Speak in your heart on your bed,
and keep silent.
Why do you suppose God makes a such a big deal about anger? Why are we told more than once we can be angry, but not to let it lead to sin?
I’ve been thinking a lot lately about the kind of sin that comes out of anger. Specifically, this comes to mind when I think about parenting—something I will be charged with before God beginning in 2021. I have felt from experience and know from the experiences of friends and family as well that words spoken or actions taken by a parent or authority figure in anger often leave the greatest marks, resonating with us far, far after the speaker’s anger has cooled. How does that saying go? It takes a moment’s misdeed to unravel a lifetime of trust. What we do in one outburst of anger can have far-reaching consequences.
I think too, of how much of this God has seen throughout the scope of human history. How many people lashing out in a fit of boiling anger changed the course of human history? Cain was angry, so he killed Abel; Joseph’s brothers were angry, so they threw him in a pit; Moses was angry, so he broke the stone tablets and smashed the rock he should’ve spoken to; men stoned Stephen in anger. Kings went to war, friends wounded friends, on and on—all because of anger.
Proverbs also warns many times about the consequences of anger, especially when it comes from a fool. There’s no doubt about it, God wants us to know what happens when we give full vent to our anger, letting it control us rather than us controlling it.

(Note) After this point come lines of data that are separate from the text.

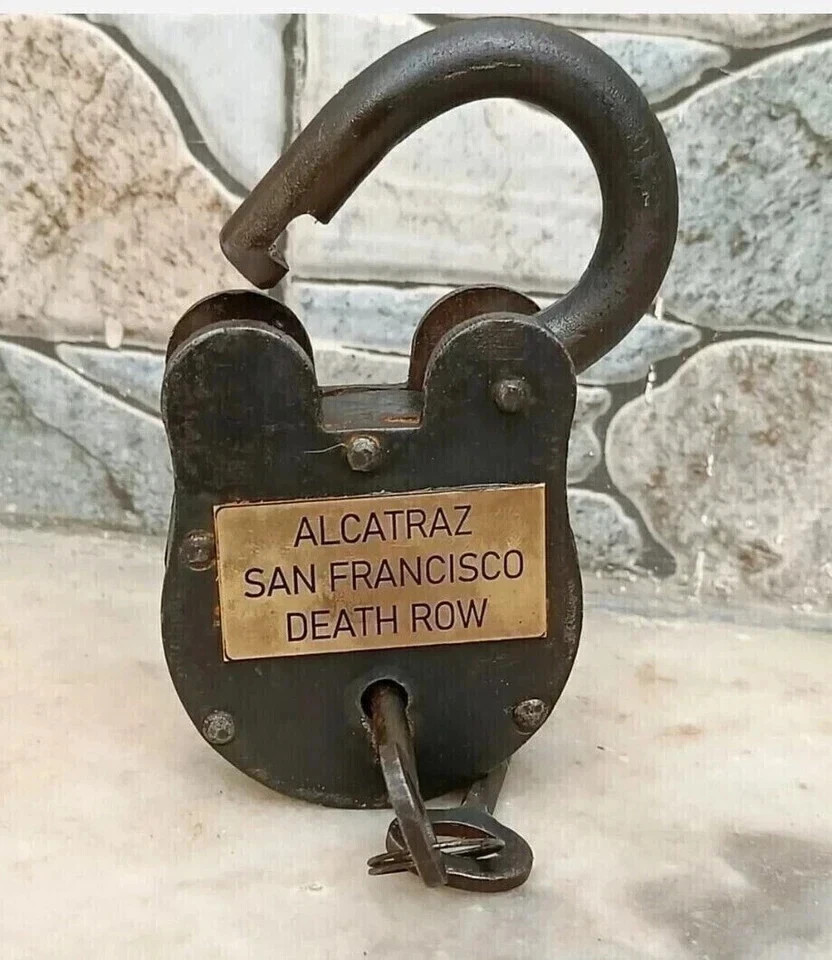 Alcatraz Padlock 5'' Cast Iron Functional Lock & 2 Key Antique Style Lock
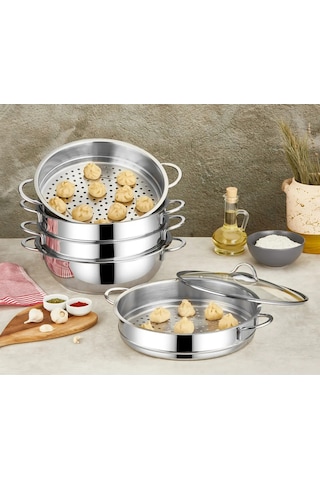 6 Parça Paslanmaz Çelik, Cam Kapaklı 32x10 Cm - 7 Litre Buharlı Pişirici, Mantı Tenceresi Gümüş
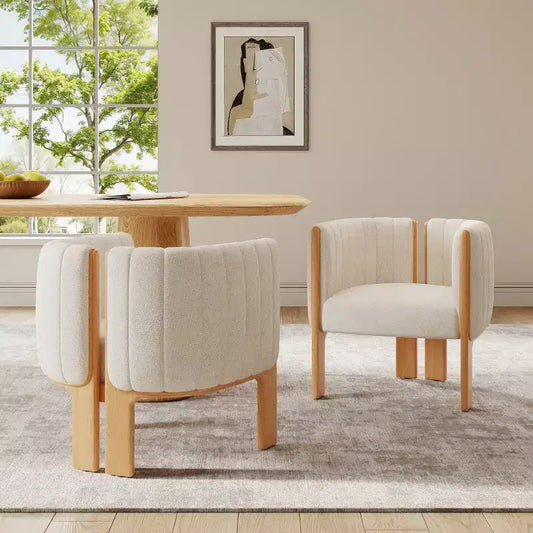 Lot de 2 chaises de salle à manger modernes et élégantes en tissu bouclé avec pieds en bois, chaises d'appoint pour salon, cuisine élégante ou salle à manger - Panipeachy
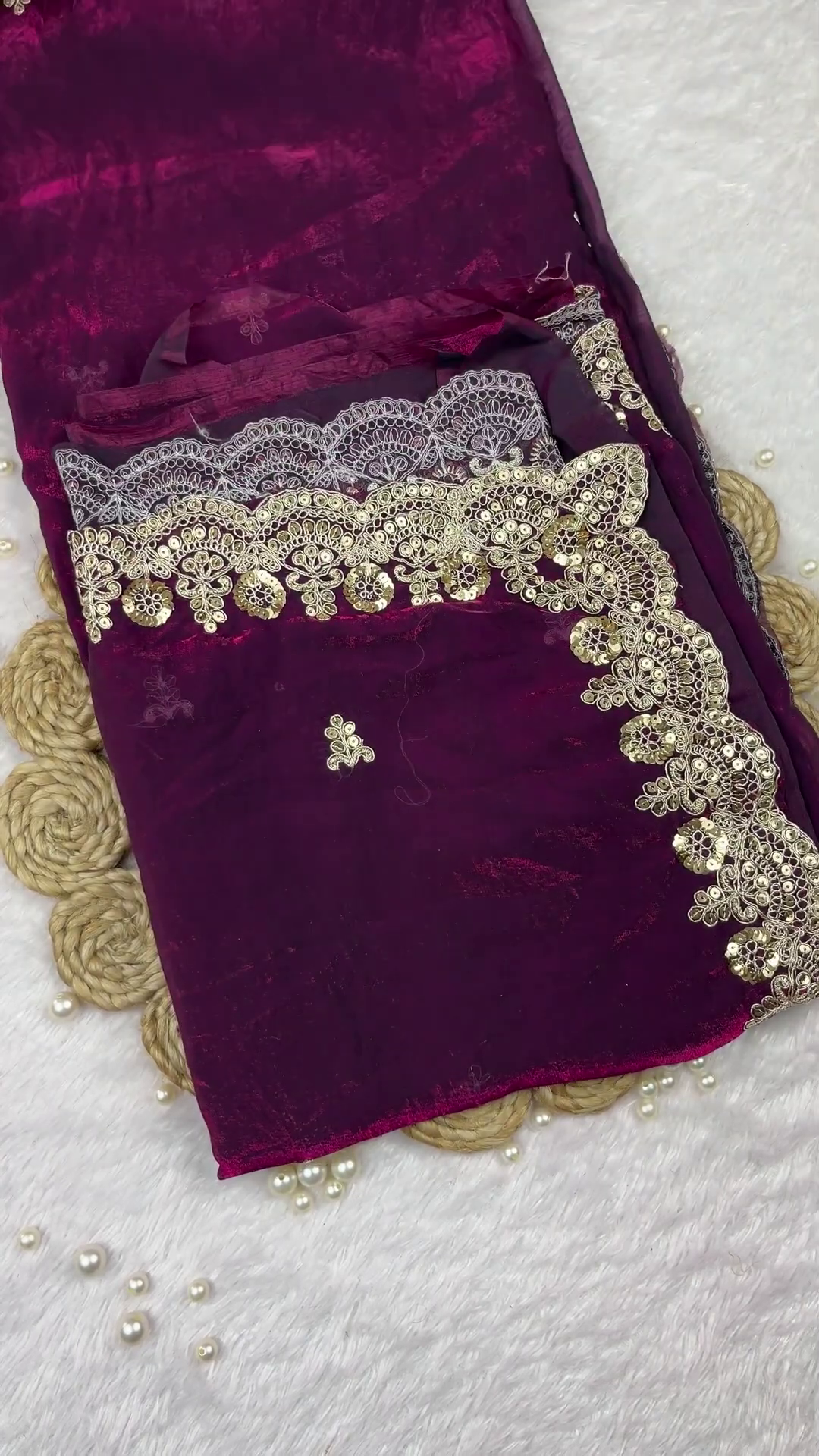 Plum Velvet Heritage Blouse and Scalloped Saree Set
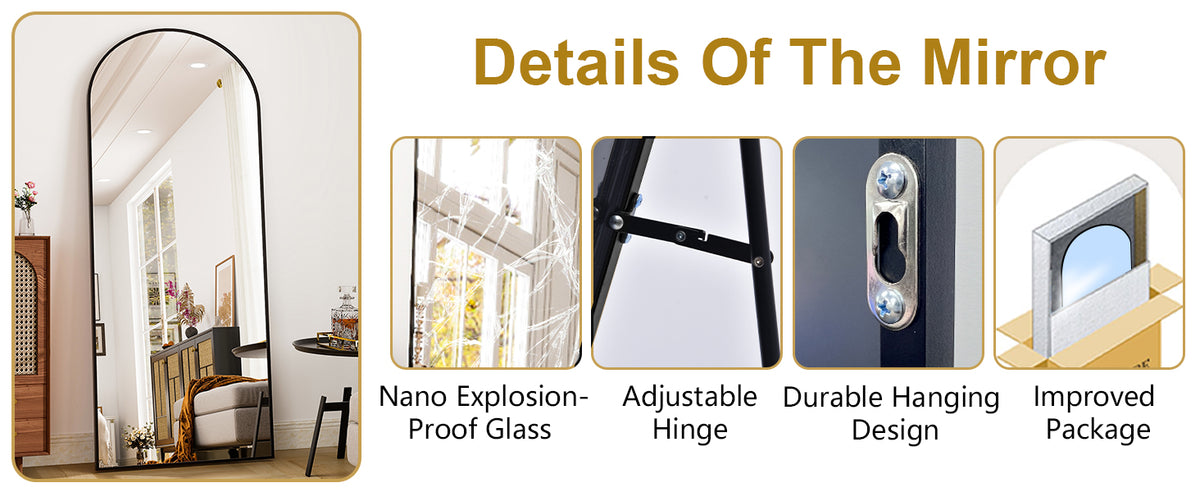 HARRITPURE Floor Mirror With Aluminum Frame For Living Room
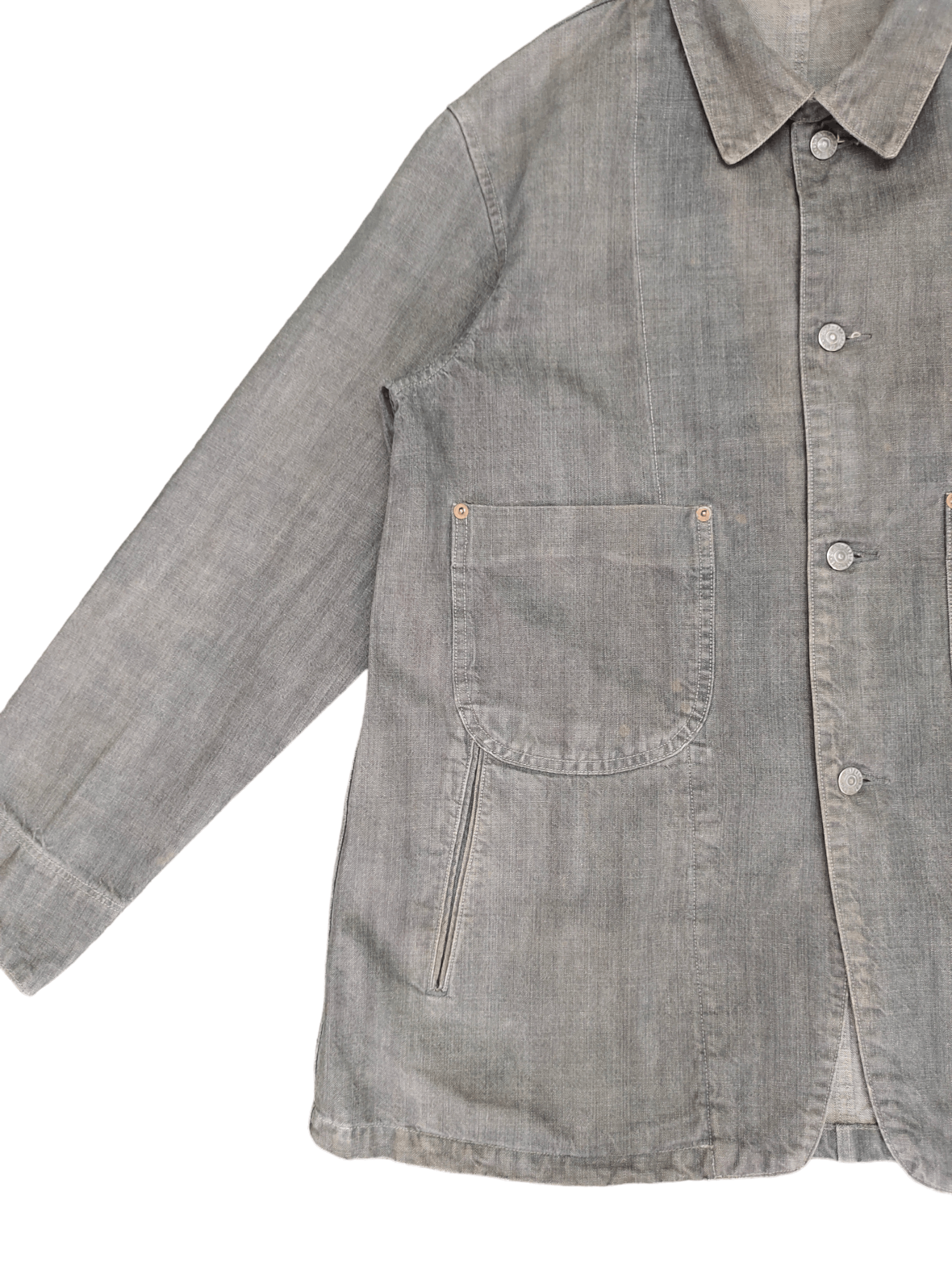 If Six Was Nine Tabloid News Japan Selvedge Chore Denim Jacket Size US M / EU 48-50 / 2 - 5 Thumbnail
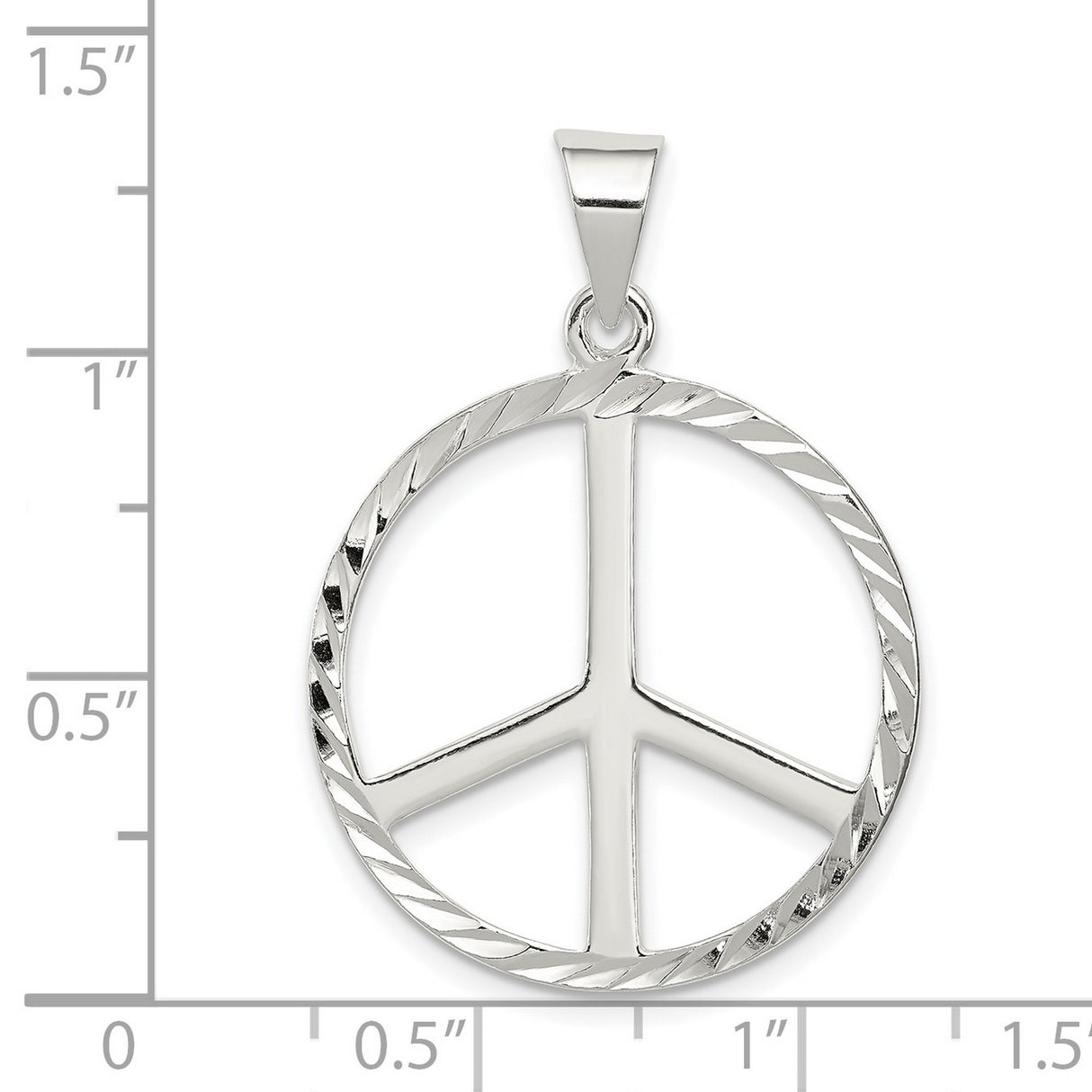 Sterling Silver Peace Sign Pendant with Textured Circular Border, Boho Hippie Style Charm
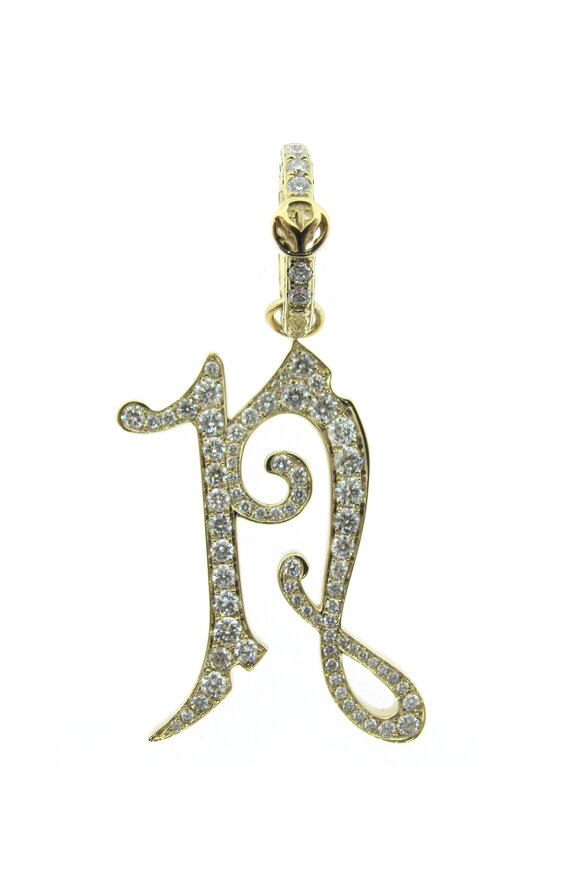 Loree Rodkin Gothic Initial Pave "N" Charm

In a time when it’s sometimes easier to catch someone’s anger than their grace, let’s stand apart as followers of Christ by being “James 1:19 People” – quick to listen, slow to speak, slow to anger, like our God. When we do feel anger, let’s ensure it’s a righteous anger, not rooted in our flawed humanity but in the flawless heart of Yahweh. And when that anger comes, we must control our bodies and tongues, not turning that anger into a weapon that causes us to sin, but instead letting it fuel us to bring about a good, godly, and righteous outcome.
Let’s not wound in our anger, but restore what is right and good. Let’s not leave scars, but lessons. And in our anger, let’s never give into sin. Let’s enter a place of pause and peace instead—a selah—collect ourselves, and from there, bring about a healthy resolution to the situation.